World AM News Briefs For Friday, 16 December 2016
Good Morning Australia!! - A racist murderer is convicted of a cowardly slaughter - Greece's holiday stand against austerity - Israel's miniskirt rebellion - And more in your CareerSpot Global News Briefs:
A jury in South Carolina didn't take long to convict the racist Dylann Roof of last year's massacre at a predominantly black church in Charleston that left nine people dead. Roof brought a handgun into a bible study group at the Emanuel AME Church and opened fire. Prosecutors said he showed "tremendous cowardice" and "tremendous hatred". The jury reached a verdict before many news outlets had the chance to report that deliberations had begun. Roof is eligible for the death penalty.
The International Red Cross has evacuated hundreds of people from eastern Aleppo via a convoy of buses and ambulances. The full evacuation will likely take a few days. Government troops and their Russian allies have taken most of the city after four years of rebel occupation. It's unclear how many rebels are being transported out alongside civilians.
The Greek Parliament went ahead and defied its scrooge-like European creditors by approving a one-time, pre-Christmas payout of more than AU$875 Million to some very, very poor pensioners - those who have suffered the most under the years of economic crisis extended by EU-imposed austerity. Prime Minister Alexis Tsipras said the pension payment would come out of a One Billion Euro tax surplus. Athens also scrapped a VAT tax for Aegean Islanders who are hit hard by the waves of Migrants trying to pass through to Europe. The EU creditors are now deciding if any more financial aid will be coming for Greece.
Traces of explosives have been found on the bodies of victims of the crash of EgyptAir Flight MS804 last May. The Airbus A320 was traveling from Paris to Cairo when it plunged into the Mediterranean Sea, killing all 66 people on board. The findings by Egyptian investigators means a criminal investigation will now begin. There has been no credible claim of responsibility.
The Anglican Archbishop of Perth Roger Herft has resigned after admitting he let down survivors of sexual abuse. "I've become aware that the sacred trust that the people of this region placed upon me," said Rev. Herft. This came months after he testified before the Royal Commission into Institutional Responses to Child Sexual Abuse about his time as Bishop of Newcastle from 1993 - 2005. The Anglican Diocese of Perth says Rev. Herft's replacement will be named next year.
Israel's parliament has has hemlines, after a protest by women who were sick of being told their clothing was "inappropriate". In recent weeks, Knesset security had strictly enforced rules on the length of skirts, going as far to ban some women from entering the building. While defending the need for decorum, Speaker Yuli Edelstein said the Knesset had not gone "Iran-Taliban".

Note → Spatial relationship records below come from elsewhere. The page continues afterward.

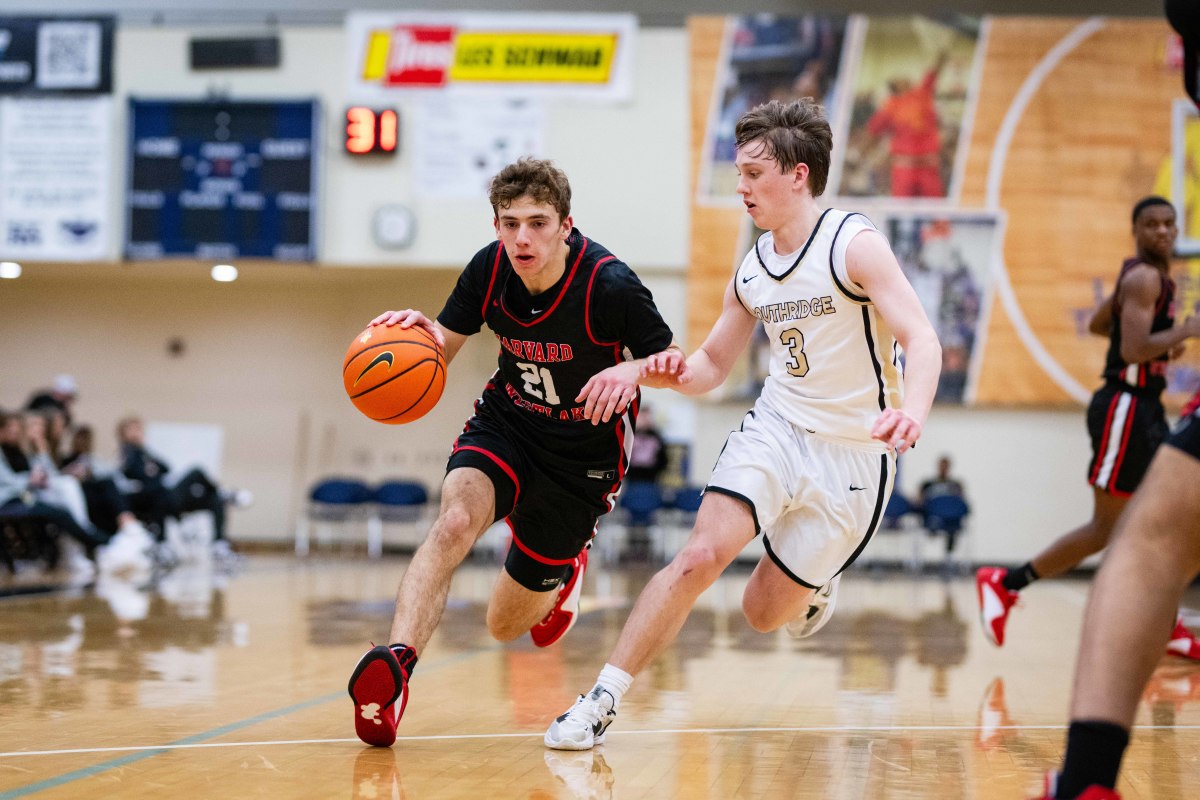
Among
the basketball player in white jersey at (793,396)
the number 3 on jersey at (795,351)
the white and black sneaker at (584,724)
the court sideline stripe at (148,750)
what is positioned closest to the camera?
the court sideline stripe at (148,750)

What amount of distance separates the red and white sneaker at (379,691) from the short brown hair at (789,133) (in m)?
1.81

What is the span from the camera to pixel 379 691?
137 inches

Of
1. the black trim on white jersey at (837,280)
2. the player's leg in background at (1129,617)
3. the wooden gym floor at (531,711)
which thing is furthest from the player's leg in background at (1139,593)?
the black trim on white jersey at (837,280)

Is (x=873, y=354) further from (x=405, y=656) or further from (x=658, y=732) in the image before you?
(x=405, y=656)

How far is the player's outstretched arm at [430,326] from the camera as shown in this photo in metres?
4.17

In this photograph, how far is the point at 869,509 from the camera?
397 cm

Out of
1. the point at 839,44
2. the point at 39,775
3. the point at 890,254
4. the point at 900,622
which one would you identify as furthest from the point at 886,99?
the point at 39,775

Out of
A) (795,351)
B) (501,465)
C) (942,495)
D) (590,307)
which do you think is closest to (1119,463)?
(795,351)

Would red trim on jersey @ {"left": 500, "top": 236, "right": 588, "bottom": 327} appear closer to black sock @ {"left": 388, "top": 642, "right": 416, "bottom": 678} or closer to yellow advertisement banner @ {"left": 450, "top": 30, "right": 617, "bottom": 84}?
black sock @ {"left": 388, "top": 642, "right": 416, "bottom": 678}

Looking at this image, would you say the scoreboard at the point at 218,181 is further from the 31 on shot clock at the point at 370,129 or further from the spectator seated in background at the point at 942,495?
the spectator seated in background at the point at 942,495

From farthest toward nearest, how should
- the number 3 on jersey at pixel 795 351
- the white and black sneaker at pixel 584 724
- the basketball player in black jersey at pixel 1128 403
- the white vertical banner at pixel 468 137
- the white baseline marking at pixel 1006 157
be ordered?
1. the white vertical banner at pixel 468 137
2. the white baseline marking at pixel 1006 157
3. the basketball player in black jersey at pixel 1128 403
4. the number 3 on jersey at pixel 795 351
5. the white and black sneaker at pixel 584 724

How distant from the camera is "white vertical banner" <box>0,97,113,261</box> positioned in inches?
547

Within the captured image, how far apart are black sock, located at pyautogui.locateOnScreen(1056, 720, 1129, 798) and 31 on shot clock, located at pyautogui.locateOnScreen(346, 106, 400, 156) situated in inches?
494

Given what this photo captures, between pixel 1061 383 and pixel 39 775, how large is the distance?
12131 mm
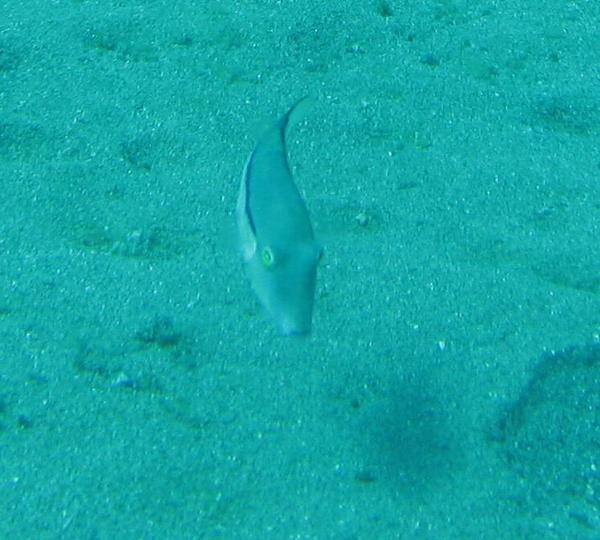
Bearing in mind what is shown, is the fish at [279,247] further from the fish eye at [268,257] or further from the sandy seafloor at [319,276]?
the sandy seafloor at [319,276]

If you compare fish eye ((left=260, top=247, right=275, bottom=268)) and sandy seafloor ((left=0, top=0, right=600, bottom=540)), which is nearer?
fish eye ((left=260, top=247, right=275, bottom=268))

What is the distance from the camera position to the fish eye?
6.80 ft

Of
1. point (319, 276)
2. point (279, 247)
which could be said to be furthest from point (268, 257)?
point (319, 276)

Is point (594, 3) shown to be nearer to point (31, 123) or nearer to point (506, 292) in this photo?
point (506, 292)

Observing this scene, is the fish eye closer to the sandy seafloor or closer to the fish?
the fish

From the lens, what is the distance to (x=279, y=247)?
6.84 ft

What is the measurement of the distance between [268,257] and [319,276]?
5.81ft

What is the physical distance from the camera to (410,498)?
3.05m

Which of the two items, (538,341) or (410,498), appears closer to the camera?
(410,498)

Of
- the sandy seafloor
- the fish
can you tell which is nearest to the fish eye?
the fish

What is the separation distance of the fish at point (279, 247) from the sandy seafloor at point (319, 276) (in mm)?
242

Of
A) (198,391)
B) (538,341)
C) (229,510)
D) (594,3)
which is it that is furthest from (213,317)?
(594,3)

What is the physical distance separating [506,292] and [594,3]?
9.94ft

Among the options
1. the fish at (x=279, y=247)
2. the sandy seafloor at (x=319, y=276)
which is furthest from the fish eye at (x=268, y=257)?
the sandy seafloor at (x=319, y=276)
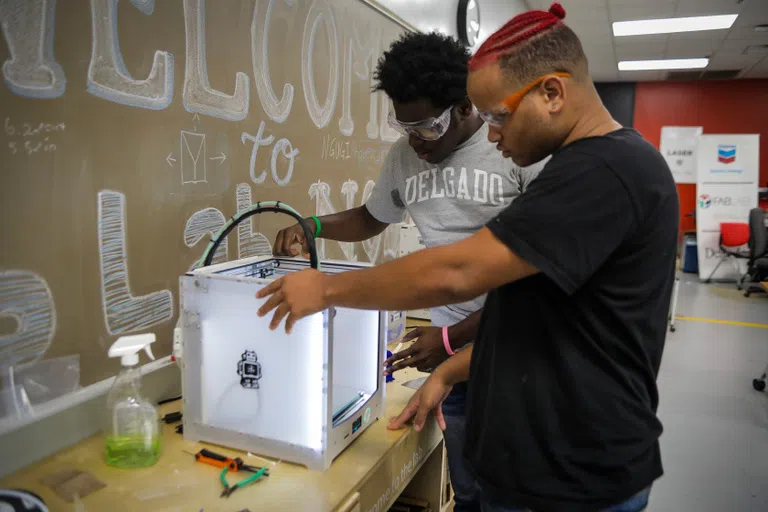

A trophy hunting veterinarian who was roundly lambasted on the internet for posing next to a lion he killed has himself died in a hunting accident. 55-year old Luciano Ponzetto of Italy reportedly slipped on ice in the hills outside Turin while hunting wild birds, falling 30 meters and dying upon impact. Ponzetto's Instagram account was chock full of photos of him with dead leopards, lions, rams, and boars. The backlash to being an animal doctor who kills animals forced him to step down from his previous job as medical director of a kennel business last year.
A Tennessee newspaper is retracting its heartbreaking Christmas story of a Santa who went to comfort a five-year old patient in hospital, only to have the child die in his arms. The Knoxville News-Sentinel says it cannot find any area hospital that will corroborate the tale told by professional Santa Eric Schmitt-Matzen. The paper uncritically reported the story in the first place without Schmitt-Matzen providing the name of the boy, his family, the nurse who called him to the hospital, or even the hospital. So, journalism.. try it sometime.
Windows cleaners dressed up as the current and the next Chinese zodiac animals and washed windows in Tokyo in anticipation of the coming new year.